Commentary on Political Economy

Friday 30 October 2020



Seek attacker's 10 red flags


Short sellers don't always get it right when they attack businesses for allegedly misleading shareholders. But more often than not they find tell-tale signs of hidden problems.

Just days before Blue Orca Capital's Soren Aandahl launched a short-selling attack against online jobs platform Seek, he shared with Chanticleer 10 of his favourite signs of impending corporate trouble.

Many of these red flags have been used to predict fraudulent activity or deception of investors. It should be noted Aandahl's campaign against Seek is not covered in this column because the company is yet to issue an ASX response.

Blue Orca founder Soren Aandahl says he never ceases to be amazed at the ingenuity of accountants. ABC

High profits – poor cash flows: Companies reporting impressive profits, as a general rule, should report equally impressive cash inflows. Watch out if they don’t. Despite growing revenues and reporting 70 per cent-plus profit margins, Rolta India never reported positive free cash flows. It went bankrupt, and its profits proved to be a mirage.

Ballooning receivables: Investors should also watch for rising account receivables, typically measured as DSOs (day sales outstanding). Ballooning receivables indicate that a company is not collecting cash for its sales, which can call into question the authenticity of its revenues and profits. For example, Blue Sky Alternative’s receivables rose to 129 per cent of revenues, an early clue that the asset manager was inflating the value of its unrealised investments.

Inventory turnover: Investors should also pay attention to inventory movement, looking for changes in accounting treatment from year to year or for strange outliers. We first noticed China Metal Recycling, one of the largest and most brazen frauds in Hong Kong history, in part because it claimed to be turning over its scrap metal inventory five to six times faster than its closest competitors.

Non-cash gains: We are always sceptical of companies that achieve earnings targets with the help of one-time, non-cash gains. Often, such non-cash gains are not derived from the superior performance of a healthy business, but from accounting trickery. Sandalwood plantation owner Quintis used this trick, with non-cash gains accounting for 77 per cent to 238 per cent of net profits.

Performance too good to be true: As an investor, Blue Sky claimed to have achieved a 15 per cent internal rate of return (IRR) net of fees since inception, making it one of the best asset managers in the world. Blue Sky’s track record of purported success was based not on the market but on their internal valuation of their own investments. Under scrutiny, this track record fell apart.

Serial capital raising: We always look for companies that continually rely on the capital markets to function. Serial capital raising has become fashionable lately, but investors should remain especially sceptical of companies which claim to generate high paper profits, yet constantly raise debt or issue equity to operate their business.

Is China really so constipated? As investors, we always try and ask simple, stupid questions to sanity-check a company’s claims.

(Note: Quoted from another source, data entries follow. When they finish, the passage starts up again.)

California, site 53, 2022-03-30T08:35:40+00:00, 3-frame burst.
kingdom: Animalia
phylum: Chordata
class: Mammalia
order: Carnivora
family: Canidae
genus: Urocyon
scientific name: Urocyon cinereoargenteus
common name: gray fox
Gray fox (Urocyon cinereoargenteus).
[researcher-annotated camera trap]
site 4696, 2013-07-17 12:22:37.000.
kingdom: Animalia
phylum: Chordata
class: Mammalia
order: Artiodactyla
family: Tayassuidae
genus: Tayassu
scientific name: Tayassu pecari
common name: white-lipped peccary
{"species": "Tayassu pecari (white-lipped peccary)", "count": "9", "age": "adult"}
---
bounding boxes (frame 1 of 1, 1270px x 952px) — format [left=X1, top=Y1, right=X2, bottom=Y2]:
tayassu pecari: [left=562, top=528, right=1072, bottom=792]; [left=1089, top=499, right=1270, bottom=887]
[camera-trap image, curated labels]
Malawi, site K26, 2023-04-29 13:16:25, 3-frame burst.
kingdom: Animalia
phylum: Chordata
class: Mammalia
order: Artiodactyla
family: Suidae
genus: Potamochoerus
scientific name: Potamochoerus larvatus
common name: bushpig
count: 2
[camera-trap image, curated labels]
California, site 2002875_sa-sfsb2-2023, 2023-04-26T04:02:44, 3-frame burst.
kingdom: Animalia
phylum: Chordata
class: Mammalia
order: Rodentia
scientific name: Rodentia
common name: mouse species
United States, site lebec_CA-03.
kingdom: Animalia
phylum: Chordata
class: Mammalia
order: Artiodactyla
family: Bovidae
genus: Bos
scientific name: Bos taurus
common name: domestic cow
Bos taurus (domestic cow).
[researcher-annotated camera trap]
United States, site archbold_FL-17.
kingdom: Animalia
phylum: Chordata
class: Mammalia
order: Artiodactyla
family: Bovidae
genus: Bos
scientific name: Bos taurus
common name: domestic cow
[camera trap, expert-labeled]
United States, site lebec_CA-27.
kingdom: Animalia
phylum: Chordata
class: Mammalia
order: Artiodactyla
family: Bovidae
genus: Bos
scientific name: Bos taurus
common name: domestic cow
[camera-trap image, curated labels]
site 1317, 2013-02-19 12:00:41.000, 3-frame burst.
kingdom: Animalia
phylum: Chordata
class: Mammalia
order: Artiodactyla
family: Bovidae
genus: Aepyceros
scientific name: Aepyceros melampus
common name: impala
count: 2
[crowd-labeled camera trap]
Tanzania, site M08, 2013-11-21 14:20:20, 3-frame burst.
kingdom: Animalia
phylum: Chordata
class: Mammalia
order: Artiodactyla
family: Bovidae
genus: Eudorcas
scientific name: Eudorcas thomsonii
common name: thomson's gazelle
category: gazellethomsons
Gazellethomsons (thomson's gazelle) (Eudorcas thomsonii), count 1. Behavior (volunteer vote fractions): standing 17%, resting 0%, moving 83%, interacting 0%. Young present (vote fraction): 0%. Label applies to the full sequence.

For example, Hong Kong-listed China Lumena claimed to sell so much homeopathic laxative that every man, woman and child in China over the age of 14 would have to be taking a dose every two weeks. We asked ourselves, "could China really be so constipated?" Of course not. Lumena was just making up the numbers.

CFO turnover: Investors should beware when CFOs leave frequently or abruptly, especially if such departures take place around the annual audit. L&L Energy, one of our Chinese reverse takeover offer (UTO) shorts, had five CFOs in three years. When one CFO candidate refused, the CEO simply forged her signature.

There are no trees: One of the most famous frauds of the Chinese RTO years was Sino-Forest. Muddy Waters found that Sino-Forest was lying about the amount of timber acreage under its control. It is hard for many investors to deploy investigators or conduct on-site due diligence in far flung regions, but simple asset checks can sometimes reveal the most brazen of schemes.

Serial Acquisitions (part I): Roll-ups should be treated with scepticism. Companies engaging in serial acquisitions give management teams discretion to use accounting tricks to massage earnings. Valeant was a classic example, seducing investors with the appearance of growth which was achieved through debt-fuelled acquisitions. The debt binge comes with a cost, and acquisitions create a unique opportunity for unscrupulous managers to play accounting games.

Serial acquisitions (part II): Sometimes, companies use acquisitions to steal money from shareholders, by secretly buying businesses or assets from undisclosed related parties (usually themselves). One Hong Kong-listed company spent hundreds of millions acquiring empty shell businesses from entities secretly connected to insiders. We discovered that this shadowy network was connected to groups affiliated with male prostitution and brothels in China.